I had a discussion with a young TA last week, a guy, who thought it was actually unfair that female doctorants could get help by having a semester off with pay during the time they wrote their doctoral theseis and worked as TAs… If they also had a child during that period for example. He thought it was really strange that women should have that kind of <i>advantage</i> just because of biology. I think my eyes actually popped out of my head, and people had to help me find them again.
I completely agree with Fangs4Fantasy about the group of people actually moderating a discussion about various subjects. Some really just can’t have any credibility at all. Even if we have the ability to imagine how it could be to be in someone else’s situation, we really don’t know at all.

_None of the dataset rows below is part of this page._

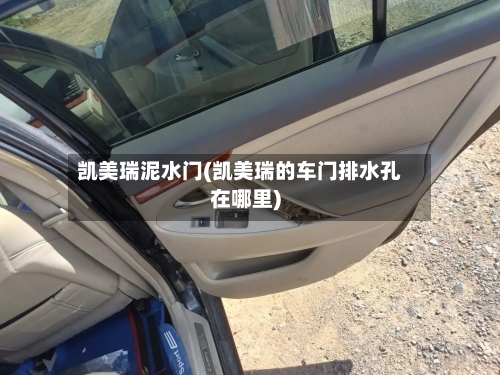 凯美瑞泥水门(凯美瑞的车门排水孔在哪里)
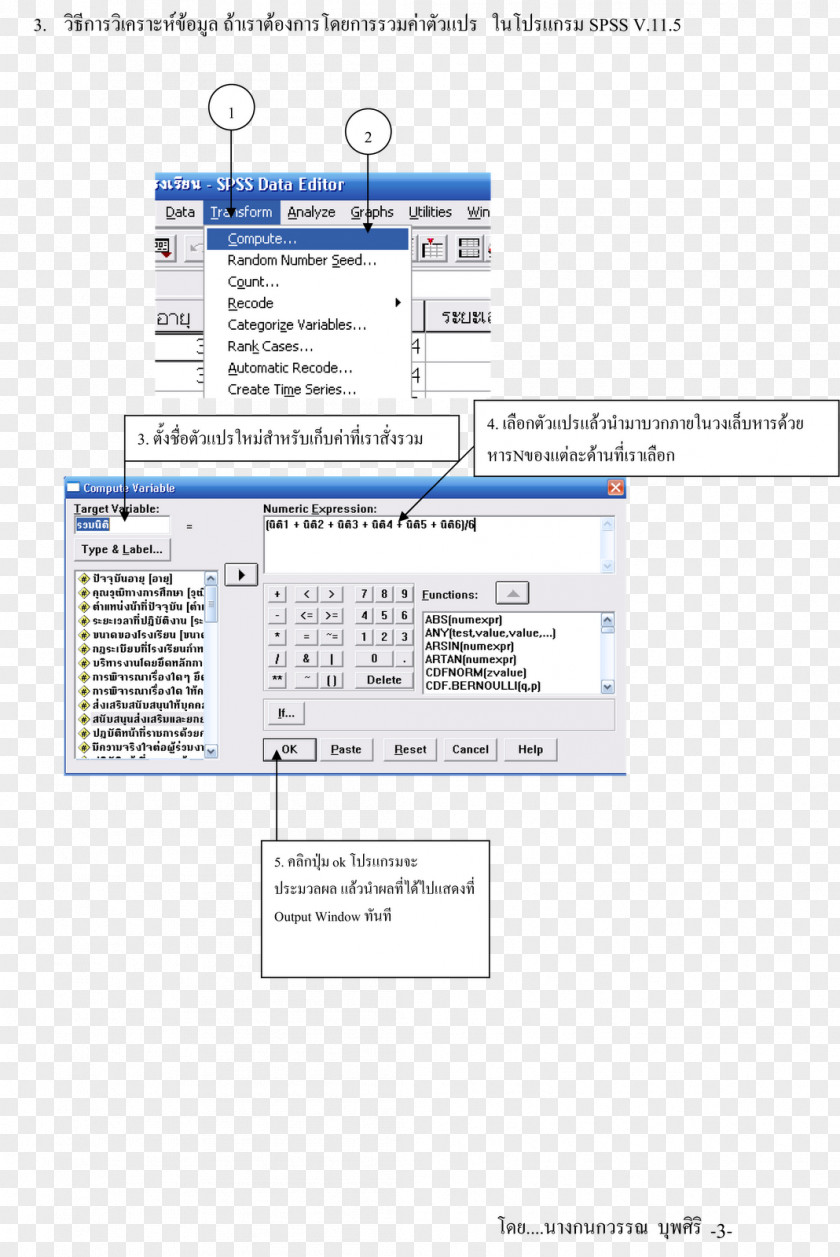 Subledger Accounting Screenshot Report Computer Program PNG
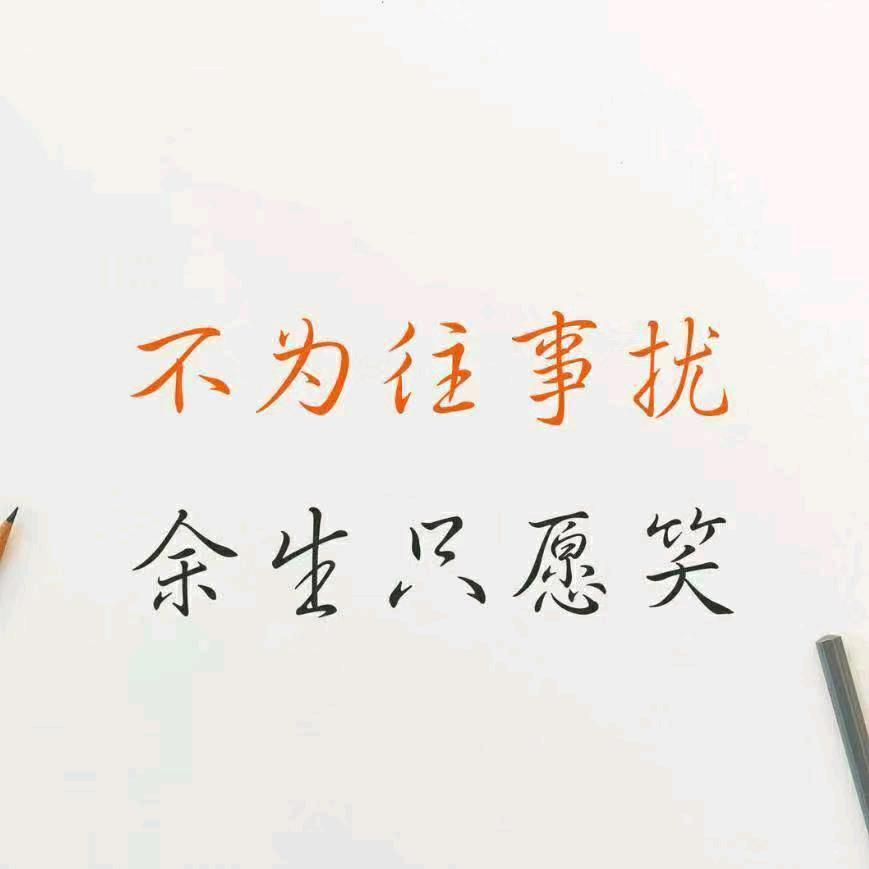 蜕变！往事已清零😎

And YES! both to shorter summer vacation and more books for kids 🙂 Who needs two months off in a row anyway? *hides from toy-wielding children everywhere*.
missbelmont
Geez, I could have told them about the summer reading thing years ago! I swear I was the only kid in my school class who got excited at the prospect of reading… I was teased horribly for it, though.
I actually second the thing about cutting school vacation down! What we get now is way way too long…but at the same time, at least in my school district, we don’t really get any notable breaks during the school year unless they’re Easter or Christmas.